— YOUR TASK —
Copy the data word for word, starting at its first line and ending with the line that contains "3. the dirt patch".

== DATA SHOWN ==

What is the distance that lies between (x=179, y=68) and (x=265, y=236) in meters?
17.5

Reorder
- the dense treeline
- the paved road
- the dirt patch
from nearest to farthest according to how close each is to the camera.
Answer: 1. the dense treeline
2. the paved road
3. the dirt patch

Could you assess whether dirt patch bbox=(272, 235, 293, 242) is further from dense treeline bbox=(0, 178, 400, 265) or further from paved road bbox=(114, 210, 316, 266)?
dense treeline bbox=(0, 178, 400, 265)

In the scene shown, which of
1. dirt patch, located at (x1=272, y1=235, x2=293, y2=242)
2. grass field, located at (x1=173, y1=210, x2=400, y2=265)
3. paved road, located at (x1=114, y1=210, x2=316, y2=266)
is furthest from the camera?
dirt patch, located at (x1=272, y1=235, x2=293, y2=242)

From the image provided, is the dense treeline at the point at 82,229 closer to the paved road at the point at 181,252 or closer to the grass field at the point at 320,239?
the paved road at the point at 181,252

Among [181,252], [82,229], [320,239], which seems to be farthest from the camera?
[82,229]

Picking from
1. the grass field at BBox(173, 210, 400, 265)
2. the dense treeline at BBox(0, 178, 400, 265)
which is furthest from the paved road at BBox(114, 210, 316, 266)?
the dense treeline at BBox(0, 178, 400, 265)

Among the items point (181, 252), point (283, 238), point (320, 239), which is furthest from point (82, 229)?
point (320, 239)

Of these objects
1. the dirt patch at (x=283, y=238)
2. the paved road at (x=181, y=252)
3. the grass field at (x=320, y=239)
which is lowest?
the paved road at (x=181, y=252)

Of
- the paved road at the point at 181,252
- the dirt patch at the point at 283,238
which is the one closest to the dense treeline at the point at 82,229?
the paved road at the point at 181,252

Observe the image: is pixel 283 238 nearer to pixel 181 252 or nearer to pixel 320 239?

===

— SOLUTION TO THIS TASK —
What is the distance that lies between (x=179, y=68) and (x=265, y=236) in meters?
17.5

Reorder
- the dense treeline
- the paved road
- the dirt patch
from nearest to farthest according to how close each is to the camera.
Answer: 1. the dense treeline
2. the paved road
3. the dirt patch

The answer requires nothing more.